--- Set task A ---
Pull out every line of the listing that contains the word "neighboring".
# Source start
Top 4 Tips for Managing On-Call Teams
CategoriesOn Call Scheduling
The use of digital services is at an all-time high. In fact, 90% of consumers are taking advantage of new digital services or applications to do their job as a result of the current stay at home period. For digital service providers, the value of reliability is at an all-time high. For 43% of consumers, the top reason they’d stop using a critical app or website is reliability. As a VP of engineering, former on-call engineer, and also an incident commander (when need be to support my team), I know first-hand how IT teams struggle to manage their issue resolution and incident response.
As managers, it’s our job to make sure engineers can manage incidents and drive reliability. DevOps first emerged in 2008 as a cultural shift to drive faster service delivery by removing barriers between teams. But it didn’t give managers clear success guidance — or explain how to increase responsiveness to market demands. More recently, developers are often doing the job of an ops engineer. But with every engineer eligible to be on-call, setting up a process for on-call teams can be tricky. As we found in a recent industry survey of IT professionals, 50% say capacity planning is among the most difficult and critical operations challenges they face.
Common Challenges for Organizations
- Increased complexity resulting in cognitive overload
The pace of digital services innovation continues to accelerate. To continually deliver a high-quality customer experience, many organizations are rapidly introducing new services, which must be supported. Seventy-seven percent of digital services organizations report their number of releases increased by at least 25% over the past three years.The role of those responsible for positive customer experiences is also evolving and expanding. Developers, who ideally should be focused on delivering innovation, now share in the burden of delivering an uninterrupted customer experience.
- A lack of contextual data for troubleshooting
To quicken resolution time, it takes more than just notifying the right people quickly. Context is critical for taking the appropriate immediate action. At least 25% of IT professionals say they spend more time resolving issues and incidents than producing new features and products. Without context, it takes longer to identify and begin the appropriate remediation process.
- Alert fatigue
A large global enterprise receives hundreds of alerts every day that look just like the ones it receives the day of a breach. The constant stream of alerts can cause engineers to check out, a syndrome commonly known as alert fatigue. Reacting to this unending influx of alerts uses your engineers’ time and resources, costs money, and can prevent your IT department from playing a more strategic role in your company’s success. The complexity of applications distributed across the enterprise prevents your engineers from getting away from the alert stream.
# Source end
# Data shown start
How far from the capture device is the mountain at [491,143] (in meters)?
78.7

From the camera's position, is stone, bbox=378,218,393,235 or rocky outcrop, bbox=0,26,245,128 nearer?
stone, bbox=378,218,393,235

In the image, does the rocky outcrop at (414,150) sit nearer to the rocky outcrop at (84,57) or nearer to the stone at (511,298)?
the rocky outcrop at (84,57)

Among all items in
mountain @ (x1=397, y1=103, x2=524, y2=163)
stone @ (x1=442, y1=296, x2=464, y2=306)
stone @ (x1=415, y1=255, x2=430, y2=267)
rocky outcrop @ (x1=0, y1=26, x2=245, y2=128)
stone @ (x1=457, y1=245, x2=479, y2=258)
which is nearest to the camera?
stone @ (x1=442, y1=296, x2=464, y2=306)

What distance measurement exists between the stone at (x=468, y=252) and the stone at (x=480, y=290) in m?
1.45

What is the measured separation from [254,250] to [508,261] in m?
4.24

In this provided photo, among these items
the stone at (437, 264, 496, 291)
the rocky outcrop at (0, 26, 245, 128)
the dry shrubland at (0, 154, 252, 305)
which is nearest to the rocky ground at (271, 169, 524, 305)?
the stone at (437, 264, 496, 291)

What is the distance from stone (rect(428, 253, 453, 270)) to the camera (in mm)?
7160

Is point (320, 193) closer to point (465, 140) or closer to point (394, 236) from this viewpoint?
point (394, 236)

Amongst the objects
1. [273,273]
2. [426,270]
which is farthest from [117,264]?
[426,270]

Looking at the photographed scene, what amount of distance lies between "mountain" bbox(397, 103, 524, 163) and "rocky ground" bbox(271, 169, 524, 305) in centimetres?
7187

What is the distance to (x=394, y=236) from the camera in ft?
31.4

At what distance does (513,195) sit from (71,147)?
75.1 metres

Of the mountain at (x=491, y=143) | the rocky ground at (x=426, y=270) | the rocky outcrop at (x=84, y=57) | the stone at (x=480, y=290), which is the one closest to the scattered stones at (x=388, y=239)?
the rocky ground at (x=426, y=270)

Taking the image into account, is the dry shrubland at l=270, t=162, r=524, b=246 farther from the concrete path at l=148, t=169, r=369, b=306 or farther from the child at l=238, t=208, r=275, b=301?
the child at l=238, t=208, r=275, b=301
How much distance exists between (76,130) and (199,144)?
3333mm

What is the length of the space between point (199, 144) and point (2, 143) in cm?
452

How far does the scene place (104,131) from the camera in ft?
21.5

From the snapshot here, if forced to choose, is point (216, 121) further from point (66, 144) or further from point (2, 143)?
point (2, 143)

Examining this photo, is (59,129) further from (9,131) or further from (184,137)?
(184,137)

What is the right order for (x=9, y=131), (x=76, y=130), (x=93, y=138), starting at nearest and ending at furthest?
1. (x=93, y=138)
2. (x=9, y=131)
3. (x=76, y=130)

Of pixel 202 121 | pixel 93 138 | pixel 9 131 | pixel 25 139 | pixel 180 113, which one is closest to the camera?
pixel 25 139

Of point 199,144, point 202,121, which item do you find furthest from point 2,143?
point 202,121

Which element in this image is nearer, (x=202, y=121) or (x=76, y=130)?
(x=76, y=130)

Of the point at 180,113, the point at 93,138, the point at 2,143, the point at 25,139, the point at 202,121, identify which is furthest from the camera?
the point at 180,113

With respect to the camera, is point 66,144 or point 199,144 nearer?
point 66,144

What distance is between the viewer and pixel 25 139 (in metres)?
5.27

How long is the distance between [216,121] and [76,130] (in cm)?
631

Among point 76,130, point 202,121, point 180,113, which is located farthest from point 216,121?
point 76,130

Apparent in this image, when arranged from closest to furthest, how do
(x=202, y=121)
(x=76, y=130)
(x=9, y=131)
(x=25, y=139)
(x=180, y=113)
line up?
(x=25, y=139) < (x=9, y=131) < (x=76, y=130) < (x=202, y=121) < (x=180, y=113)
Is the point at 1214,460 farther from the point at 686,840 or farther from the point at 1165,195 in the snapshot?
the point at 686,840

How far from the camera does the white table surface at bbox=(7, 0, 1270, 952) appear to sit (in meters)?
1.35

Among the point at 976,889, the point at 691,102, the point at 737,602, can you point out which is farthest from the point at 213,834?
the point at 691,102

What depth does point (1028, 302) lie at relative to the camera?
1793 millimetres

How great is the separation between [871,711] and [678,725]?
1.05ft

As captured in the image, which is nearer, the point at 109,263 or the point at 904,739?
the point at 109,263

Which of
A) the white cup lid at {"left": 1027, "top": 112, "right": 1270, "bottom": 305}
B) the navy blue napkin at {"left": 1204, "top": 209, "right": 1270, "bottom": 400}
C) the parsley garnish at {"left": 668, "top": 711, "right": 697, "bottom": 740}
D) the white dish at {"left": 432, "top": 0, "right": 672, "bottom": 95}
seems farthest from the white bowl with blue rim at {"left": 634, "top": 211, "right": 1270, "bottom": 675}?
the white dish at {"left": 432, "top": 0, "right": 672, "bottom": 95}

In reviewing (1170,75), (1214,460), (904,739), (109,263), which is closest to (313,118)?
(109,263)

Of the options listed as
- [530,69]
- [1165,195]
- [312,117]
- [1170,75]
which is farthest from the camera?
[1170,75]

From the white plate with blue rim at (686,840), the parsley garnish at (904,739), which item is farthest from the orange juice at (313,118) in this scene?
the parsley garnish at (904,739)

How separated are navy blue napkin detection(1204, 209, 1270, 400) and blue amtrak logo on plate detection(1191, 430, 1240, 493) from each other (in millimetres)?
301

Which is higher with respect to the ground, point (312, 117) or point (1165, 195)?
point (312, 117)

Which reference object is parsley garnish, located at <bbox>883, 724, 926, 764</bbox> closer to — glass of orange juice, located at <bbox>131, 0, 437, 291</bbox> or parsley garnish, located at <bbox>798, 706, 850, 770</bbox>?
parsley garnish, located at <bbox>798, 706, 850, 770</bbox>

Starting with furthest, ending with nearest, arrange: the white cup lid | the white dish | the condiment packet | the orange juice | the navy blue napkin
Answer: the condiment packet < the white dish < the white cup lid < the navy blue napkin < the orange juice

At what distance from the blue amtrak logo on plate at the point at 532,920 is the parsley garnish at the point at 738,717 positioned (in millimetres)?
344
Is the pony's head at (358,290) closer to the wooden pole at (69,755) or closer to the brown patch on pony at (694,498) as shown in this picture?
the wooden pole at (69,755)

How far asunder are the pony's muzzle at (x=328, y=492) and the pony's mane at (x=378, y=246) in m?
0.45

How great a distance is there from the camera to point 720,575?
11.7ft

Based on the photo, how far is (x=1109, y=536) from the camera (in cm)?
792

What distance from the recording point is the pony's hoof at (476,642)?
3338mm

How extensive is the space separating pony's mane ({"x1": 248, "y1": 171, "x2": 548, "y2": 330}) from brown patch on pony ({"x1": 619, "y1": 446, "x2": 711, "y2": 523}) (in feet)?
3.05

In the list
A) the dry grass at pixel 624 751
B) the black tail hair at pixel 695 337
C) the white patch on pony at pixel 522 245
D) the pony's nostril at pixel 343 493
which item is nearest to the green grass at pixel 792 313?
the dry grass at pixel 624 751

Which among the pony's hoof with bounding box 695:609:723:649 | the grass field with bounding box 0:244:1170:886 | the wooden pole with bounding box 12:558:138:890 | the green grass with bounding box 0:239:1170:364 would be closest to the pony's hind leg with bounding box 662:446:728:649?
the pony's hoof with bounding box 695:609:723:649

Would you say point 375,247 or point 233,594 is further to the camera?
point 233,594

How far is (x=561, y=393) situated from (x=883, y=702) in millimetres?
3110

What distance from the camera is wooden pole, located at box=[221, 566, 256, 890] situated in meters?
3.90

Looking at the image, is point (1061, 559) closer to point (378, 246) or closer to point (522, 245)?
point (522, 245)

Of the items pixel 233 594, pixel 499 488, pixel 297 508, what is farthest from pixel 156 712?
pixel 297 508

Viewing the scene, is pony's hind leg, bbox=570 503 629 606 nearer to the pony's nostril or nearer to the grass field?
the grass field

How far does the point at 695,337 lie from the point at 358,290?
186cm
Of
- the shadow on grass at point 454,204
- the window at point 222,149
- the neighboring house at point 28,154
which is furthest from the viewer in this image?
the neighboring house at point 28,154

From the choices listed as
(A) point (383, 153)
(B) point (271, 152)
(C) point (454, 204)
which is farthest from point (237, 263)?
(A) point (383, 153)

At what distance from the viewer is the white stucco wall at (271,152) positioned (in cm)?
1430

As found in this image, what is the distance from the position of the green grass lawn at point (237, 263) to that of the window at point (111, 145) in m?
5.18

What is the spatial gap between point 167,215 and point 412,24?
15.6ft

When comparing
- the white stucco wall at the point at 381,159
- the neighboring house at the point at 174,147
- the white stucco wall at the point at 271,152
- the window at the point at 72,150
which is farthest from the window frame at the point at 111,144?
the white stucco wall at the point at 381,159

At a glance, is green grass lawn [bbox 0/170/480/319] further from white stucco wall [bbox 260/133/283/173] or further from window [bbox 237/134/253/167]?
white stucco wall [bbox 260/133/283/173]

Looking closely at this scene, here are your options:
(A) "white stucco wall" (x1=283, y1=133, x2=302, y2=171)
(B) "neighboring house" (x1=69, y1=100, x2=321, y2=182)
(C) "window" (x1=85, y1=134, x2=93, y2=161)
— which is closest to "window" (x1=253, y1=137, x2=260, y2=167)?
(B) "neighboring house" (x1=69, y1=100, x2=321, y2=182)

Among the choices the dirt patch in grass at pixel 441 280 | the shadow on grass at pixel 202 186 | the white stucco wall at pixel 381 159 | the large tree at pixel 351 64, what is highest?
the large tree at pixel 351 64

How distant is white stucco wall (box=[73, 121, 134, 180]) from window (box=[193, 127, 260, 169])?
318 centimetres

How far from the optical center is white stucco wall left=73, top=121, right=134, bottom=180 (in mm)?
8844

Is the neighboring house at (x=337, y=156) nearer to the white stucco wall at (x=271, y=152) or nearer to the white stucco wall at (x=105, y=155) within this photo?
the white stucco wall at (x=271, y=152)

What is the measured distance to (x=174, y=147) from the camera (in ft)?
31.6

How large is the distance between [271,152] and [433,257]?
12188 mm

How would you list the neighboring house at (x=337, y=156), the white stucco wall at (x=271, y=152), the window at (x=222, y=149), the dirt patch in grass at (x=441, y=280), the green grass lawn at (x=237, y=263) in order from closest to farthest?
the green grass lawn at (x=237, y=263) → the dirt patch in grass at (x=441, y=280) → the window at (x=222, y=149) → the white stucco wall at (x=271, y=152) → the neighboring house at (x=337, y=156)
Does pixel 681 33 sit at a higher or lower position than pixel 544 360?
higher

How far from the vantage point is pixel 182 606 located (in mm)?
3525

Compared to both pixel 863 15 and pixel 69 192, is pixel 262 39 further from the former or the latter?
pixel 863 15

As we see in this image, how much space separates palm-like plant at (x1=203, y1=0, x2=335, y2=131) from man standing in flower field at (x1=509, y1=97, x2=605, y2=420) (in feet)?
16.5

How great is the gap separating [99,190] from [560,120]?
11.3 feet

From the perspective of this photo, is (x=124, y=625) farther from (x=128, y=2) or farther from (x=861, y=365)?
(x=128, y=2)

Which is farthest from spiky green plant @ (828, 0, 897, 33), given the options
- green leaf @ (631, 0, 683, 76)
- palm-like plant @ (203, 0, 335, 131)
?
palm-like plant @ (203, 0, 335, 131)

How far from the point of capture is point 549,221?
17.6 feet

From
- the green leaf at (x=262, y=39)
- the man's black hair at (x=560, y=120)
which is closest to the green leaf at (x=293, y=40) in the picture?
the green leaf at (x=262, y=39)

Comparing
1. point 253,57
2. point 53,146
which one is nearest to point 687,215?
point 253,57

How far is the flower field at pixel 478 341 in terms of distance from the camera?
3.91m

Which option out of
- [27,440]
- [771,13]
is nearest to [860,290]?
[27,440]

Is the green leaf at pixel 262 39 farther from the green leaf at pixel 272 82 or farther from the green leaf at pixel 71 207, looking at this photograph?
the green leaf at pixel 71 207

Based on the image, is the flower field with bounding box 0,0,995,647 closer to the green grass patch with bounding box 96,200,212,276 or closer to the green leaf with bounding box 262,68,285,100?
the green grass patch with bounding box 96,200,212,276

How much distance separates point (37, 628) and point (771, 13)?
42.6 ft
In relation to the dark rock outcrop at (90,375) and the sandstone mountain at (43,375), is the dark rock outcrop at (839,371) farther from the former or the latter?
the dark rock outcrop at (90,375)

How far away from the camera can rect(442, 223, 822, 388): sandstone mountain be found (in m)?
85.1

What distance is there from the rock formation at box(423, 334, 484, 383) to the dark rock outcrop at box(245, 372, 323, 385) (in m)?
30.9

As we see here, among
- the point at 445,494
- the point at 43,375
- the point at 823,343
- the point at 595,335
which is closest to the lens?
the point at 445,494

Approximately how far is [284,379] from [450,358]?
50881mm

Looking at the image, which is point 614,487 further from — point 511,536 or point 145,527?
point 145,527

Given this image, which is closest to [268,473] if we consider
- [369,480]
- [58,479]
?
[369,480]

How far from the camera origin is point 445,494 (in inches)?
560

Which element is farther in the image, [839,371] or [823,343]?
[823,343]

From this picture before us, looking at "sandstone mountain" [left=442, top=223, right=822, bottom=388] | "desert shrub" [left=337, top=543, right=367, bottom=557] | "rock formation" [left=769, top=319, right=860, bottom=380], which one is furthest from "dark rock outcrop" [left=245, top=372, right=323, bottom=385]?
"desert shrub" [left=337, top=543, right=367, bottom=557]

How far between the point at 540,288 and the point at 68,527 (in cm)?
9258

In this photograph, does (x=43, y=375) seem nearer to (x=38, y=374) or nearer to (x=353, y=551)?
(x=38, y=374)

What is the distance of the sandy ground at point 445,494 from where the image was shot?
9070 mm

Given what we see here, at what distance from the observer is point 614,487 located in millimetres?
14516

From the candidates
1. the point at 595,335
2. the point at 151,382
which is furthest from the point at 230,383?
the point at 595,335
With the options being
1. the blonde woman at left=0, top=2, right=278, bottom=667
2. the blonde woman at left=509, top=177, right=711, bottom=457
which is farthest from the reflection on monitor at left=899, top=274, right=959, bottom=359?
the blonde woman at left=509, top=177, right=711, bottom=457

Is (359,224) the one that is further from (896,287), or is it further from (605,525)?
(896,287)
# Data shown end
--- Set task B ---
Please answer these questions about the on-call article, one answer per line:
(i) In what year did DevOps first emerge?
(ii) What percentage of digital services organizations report that their number of releases increased by at least 25% over the past three years?
(iii) What is the syndrome called when a constant stream of alerts causes engineers to check out?

--- Final answer A ---
- the neighboring house at point 28,154
the neighboring house at point 28,154
- the neighboring house at the point at 174,147
(B) "neighboring house" (x1=69, y1=100, x2=321, y2=182)
(B) "neighboring house" (x1=69, y1=100, x2=321, y2=182)
Is the neighboring house at (x=337, y=156) nearer to the white stucco wall at (x=271, y=152) or nearer to the white stucco wall at (x=105, y=155) within this photo?
How would you list the neighboring house at (x=337, y=156), the white stucco wall at (x=271, y=152), the window at (x=222, y=149), the dirt patch in grass at (x=441, y=280), the green grass lawn at (x=237, y=263) in order from closest to farthest?
the green grass lawn at (x=237, y=263) → the dirt patch in grass at (x=441, y=280) → the window at (x=222, y=149) → the white stucco wall at (x=271, y=152) → the neighboring house at (x=337, y=156)

--- Final answer B ---
(i) 2008
(ii) Seventy-seven percent
(iii) Alert fatigue